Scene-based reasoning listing
╔══
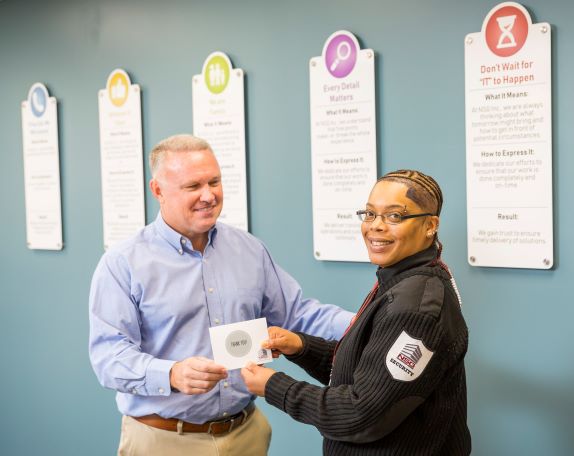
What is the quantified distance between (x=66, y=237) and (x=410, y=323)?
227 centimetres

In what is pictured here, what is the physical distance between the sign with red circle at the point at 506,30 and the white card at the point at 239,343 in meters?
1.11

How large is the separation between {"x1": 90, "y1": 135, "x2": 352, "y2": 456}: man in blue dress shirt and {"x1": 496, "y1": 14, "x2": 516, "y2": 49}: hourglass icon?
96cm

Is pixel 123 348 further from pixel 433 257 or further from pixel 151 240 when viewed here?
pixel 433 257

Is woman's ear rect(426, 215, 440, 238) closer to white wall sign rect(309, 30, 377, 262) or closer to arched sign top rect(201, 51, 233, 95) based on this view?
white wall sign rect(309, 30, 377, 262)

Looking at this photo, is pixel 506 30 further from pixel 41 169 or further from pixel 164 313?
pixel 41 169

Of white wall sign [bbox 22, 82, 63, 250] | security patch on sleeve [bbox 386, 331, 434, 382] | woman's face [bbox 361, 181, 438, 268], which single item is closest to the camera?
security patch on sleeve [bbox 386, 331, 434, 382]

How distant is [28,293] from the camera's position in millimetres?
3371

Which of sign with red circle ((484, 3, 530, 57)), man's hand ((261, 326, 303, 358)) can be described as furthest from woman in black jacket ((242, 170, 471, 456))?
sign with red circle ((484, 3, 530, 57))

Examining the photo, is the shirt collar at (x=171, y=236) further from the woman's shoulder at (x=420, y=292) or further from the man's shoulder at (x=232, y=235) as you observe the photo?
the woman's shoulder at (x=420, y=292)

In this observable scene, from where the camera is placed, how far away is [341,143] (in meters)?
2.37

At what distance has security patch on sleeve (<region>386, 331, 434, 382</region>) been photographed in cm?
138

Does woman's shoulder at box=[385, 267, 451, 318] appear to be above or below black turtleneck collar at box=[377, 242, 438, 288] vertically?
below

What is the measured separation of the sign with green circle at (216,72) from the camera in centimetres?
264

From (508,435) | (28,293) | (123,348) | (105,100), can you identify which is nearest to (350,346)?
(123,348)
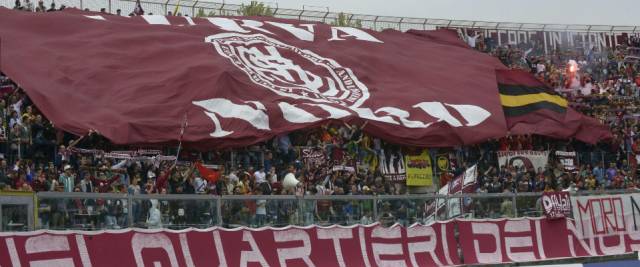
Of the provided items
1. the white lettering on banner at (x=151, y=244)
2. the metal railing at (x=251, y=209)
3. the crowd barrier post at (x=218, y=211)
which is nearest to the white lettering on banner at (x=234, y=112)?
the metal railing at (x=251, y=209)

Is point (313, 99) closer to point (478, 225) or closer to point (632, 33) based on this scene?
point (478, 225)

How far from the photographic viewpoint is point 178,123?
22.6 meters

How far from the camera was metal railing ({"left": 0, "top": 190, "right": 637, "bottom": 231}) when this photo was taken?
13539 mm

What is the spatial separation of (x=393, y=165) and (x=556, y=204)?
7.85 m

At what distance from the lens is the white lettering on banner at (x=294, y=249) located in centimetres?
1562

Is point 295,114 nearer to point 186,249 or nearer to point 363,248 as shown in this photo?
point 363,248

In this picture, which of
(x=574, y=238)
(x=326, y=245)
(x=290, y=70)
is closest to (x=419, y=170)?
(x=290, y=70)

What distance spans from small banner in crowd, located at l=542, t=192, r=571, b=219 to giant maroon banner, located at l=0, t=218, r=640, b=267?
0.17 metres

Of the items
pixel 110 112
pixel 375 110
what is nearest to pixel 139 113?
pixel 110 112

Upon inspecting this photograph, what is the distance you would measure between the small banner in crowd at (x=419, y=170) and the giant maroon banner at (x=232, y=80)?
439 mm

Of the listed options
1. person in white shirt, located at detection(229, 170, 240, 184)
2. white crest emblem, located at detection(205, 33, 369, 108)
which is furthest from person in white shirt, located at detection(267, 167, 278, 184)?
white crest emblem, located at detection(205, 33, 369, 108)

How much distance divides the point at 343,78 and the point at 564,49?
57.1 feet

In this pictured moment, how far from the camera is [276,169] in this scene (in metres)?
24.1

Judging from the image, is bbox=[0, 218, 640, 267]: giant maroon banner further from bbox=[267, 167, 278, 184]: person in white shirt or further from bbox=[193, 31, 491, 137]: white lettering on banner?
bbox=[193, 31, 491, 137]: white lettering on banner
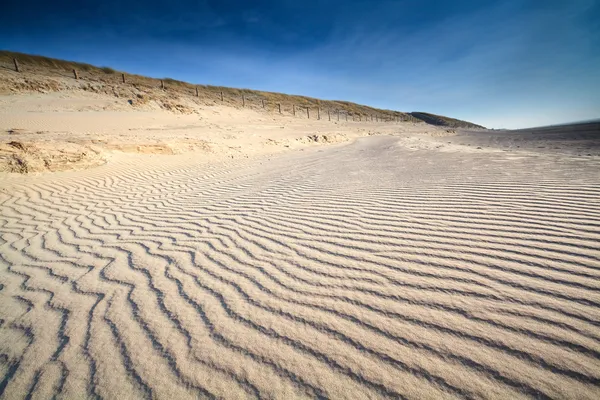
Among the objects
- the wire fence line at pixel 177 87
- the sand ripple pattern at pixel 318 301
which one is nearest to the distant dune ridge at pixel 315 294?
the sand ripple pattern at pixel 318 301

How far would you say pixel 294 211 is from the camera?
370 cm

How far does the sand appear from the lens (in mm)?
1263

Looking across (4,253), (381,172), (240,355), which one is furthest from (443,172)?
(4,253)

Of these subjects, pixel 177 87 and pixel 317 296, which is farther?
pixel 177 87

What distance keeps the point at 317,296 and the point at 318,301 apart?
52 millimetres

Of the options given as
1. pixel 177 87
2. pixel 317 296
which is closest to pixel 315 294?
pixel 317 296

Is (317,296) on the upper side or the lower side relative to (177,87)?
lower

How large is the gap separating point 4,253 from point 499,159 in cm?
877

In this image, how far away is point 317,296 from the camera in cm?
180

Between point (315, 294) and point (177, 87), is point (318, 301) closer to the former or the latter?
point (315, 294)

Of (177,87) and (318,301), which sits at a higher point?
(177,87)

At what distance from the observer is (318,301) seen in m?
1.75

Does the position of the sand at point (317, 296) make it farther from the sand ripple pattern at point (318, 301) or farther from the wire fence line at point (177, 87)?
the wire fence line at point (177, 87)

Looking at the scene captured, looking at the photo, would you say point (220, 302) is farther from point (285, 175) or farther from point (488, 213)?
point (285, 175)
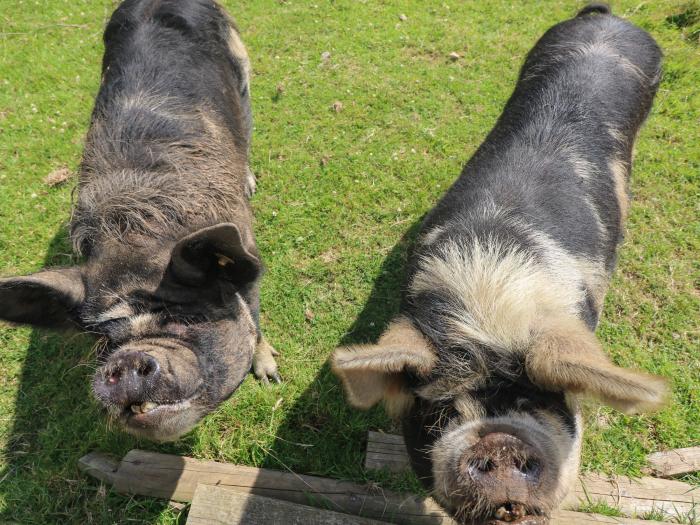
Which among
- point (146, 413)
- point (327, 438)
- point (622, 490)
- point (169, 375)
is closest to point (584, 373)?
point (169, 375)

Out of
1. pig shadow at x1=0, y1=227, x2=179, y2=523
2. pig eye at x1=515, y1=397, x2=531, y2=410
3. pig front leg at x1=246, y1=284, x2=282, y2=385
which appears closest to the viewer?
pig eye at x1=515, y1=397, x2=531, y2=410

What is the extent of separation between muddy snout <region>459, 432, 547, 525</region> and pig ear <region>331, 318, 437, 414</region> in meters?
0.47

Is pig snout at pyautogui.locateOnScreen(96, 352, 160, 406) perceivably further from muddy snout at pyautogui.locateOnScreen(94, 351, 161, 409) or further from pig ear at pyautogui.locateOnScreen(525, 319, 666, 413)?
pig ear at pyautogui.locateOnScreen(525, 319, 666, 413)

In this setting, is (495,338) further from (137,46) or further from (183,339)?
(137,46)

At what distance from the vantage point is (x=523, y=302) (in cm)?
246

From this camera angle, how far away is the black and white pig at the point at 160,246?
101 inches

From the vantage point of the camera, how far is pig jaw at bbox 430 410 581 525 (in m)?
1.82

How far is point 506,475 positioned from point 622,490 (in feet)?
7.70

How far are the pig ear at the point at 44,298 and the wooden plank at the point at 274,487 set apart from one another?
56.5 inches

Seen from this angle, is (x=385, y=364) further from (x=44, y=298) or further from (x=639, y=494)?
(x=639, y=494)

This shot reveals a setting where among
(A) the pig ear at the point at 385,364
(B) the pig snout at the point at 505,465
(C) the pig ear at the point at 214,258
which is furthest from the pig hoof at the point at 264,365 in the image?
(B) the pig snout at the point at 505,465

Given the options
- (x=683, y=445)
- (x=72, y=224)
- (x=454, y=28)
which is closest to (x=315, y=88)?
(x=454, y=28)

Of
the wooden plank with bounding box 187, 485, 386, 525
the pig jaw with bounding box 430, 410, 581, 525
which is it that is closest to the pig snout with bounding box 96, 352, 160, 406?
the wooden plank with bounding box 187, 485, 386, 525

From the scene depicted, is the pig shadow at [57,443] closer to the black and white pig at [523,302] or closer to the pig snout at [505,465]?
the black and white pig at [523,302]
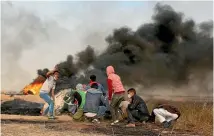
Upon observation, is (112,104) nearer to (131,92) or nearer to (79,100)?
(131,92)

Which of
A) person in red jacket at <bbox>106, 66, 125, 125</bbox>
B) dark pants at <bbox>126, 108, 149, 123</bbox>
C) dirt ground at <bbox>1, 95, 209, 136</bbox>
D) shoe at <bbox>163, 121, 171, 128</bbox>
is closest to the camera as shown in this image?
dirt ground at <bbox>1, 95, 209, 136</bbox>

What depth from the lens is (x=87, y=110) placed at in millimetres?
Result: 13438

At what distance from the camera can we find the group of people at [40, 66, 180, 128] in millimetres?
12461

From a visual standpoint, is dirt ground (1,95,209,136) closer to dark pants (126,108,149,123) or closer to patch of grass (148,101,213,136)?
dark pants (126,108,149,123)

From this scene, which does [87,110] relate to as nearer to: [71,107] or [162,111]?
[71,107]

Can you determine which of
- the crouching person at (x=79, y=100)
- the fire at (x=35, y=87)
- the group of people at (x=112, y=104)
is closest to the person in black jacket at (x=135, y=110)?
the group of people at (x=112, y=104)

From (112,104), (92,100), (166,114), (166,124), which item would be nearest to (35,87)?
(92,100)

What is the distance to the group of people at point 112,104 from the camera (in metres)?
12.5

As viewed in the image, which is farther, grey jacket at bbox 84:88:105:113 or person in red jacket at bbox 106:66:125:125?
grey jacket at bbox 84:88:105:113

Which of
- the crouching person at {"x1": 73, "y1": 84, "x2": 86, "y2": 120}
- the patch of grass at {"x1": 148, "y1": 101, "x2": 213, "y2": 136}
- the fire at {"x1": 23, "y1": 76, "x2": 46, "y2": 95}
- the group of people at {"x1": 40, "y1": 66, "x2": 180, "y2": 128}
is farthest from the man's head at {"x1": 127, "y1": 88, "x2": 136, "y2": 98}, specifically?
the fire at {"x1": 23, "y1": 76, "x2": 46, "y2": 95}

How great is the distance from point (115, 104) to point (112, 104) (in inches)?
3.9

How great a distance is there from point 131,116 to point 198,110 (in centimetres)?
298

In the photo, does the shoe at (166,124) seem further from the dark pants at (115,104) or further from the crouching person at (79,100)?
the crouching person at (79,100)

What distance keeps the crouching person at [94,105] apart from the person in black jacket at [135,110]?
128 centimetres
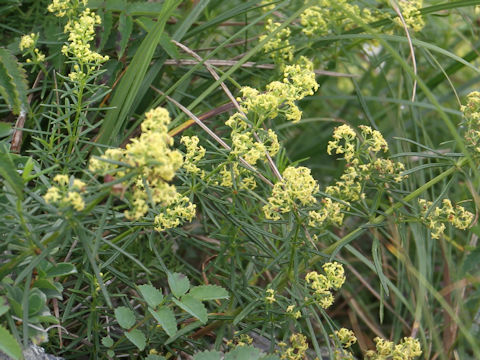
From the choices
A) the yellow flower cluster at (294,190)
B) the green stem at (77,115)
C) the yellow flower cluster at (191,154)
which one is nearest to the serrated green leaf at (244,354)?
╚══
◆ **EXERCISE AIM**
Copy out verbatim the part of the listing that opens with the line containing "How great a" and closes with the line containing "128 centimetres", including both of those lines.

◆ **FULL OUTPUT**
How great a distance is there from point 131,116 to point 198,110 (in centimetres)?
298

In the photo, does the shoe at (166,124) seem further from the dark pants at (115,104) or further from the crouching person at (79,100)?
the crouching person at (79,100)

What distance keeps the crouching person at [94,105] apart from the person in black jacket at [135,110]?
128 centimetres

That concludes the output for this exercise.